There was no way to know it at the time, but the Ikkatsu Project began on this date, ten years ago. Not really began, I suppose, but the events of this day and its aftermath became the focus of what has happened here over the past decade. The Japanese tsunami slammed into coastal towns and nuclear plants alike and the human toll of this seismic event was, and continues to be, overwhelming. That same day, the surging waters swept 5 million tons of debris out to sea in the space of just a few quick minutes and nothing’s really been the same since then.

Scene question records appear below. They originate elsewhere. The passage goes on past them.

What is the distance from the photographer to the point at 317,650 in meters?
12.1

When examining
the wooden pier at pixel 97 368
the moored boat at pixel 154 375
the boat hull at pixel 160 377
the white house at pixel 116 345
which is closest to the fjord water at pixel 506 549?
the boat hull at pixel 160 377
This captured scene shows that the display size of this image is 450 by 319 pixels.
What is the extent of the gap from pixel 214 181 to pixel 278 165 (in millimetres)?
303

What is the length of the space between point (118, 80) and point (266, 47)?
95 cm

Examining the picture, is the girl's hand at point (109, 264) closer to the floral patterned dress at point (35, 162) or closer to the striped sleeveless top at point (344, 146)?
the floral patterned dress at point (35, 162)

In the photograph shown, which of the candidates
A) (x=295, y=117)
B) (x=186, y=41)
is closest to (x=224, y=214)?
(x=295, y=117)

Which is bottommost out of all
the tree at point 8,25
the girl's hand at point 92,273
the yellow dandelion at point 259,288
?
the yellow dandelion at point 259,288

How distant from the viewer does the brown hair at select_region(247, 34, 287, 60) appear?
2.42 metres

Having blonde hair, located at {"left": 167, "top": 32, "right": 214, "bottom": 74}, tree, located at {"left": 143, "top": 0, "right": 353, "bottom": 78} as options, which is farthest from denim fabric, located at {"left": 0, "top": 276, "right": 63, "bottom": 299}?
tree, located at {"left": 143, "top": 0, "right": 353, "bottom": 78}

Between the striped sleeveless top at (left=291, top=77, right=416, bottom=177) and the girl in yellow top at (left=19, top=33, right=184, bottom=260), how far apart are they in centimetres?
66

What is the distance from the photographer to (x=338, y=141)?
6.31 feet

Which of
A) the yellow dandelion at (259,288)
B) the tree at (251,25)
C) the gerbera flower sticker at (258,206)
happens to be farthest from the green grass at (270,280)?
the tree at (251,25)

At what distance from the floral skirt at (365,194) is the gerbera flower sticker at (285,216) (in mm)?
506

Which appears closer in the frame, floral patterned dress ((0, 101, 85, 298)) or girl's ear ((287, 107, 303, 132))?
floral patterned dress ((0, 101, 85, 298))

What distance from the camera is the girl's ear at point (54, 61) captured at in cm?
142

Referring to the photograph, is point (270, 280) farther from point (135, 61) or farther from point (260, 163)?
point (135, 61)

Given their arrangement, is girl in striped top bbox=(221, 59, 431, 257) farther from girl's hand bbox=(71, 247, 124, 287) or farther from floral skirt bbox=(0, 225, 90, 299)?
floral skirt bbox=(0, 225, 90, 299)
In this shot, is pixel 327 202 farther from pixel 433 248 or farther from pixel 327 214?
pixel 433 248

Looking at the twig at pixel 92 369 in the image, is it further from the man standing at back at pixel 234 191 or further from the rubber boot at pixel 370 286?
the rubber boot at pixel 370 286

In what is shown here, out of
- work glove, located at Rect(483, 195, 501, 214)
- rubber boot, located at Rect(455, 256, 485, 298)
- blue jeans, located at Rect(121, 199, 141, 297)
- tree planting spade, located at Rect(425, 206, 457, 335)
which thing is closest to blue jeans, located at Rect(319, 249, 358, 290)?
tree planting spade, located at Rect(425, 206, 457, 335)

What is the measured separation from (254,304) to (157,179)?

Before March 11, 2011, ocean plastics were not on everyone’s mind the way they are today. Things like microplastics and phthalate leeching had almost never been discussed outside of a few small cells of researchers, and public focus was never forced onto the topic; it never had a picture that grabbed the imagination and changed perspectives, nothing that us out here in the public square could really identify with. Until that day.
Until the TV news was detailing the tracks of ocean currents, until experts began to predict the arrival of this debris on our shores sometime that winter… until those first large floats began to wash up, black and heavy plastic ovals four feet long, and then the foam floats and the dock sections and the ghost fishing boats covered in pelagic barnacles. For a few months there, maybe longer, the story of marine plastic, especially that related to the tragic tsunami, was never far from the airwaves. We all saw the pictures and the truth about what was happening to the planet was instantly obvious. It felt strange at first, this new understanding that the ocean did not separate us from lands half a world away… not at all. The ocean is what connects us.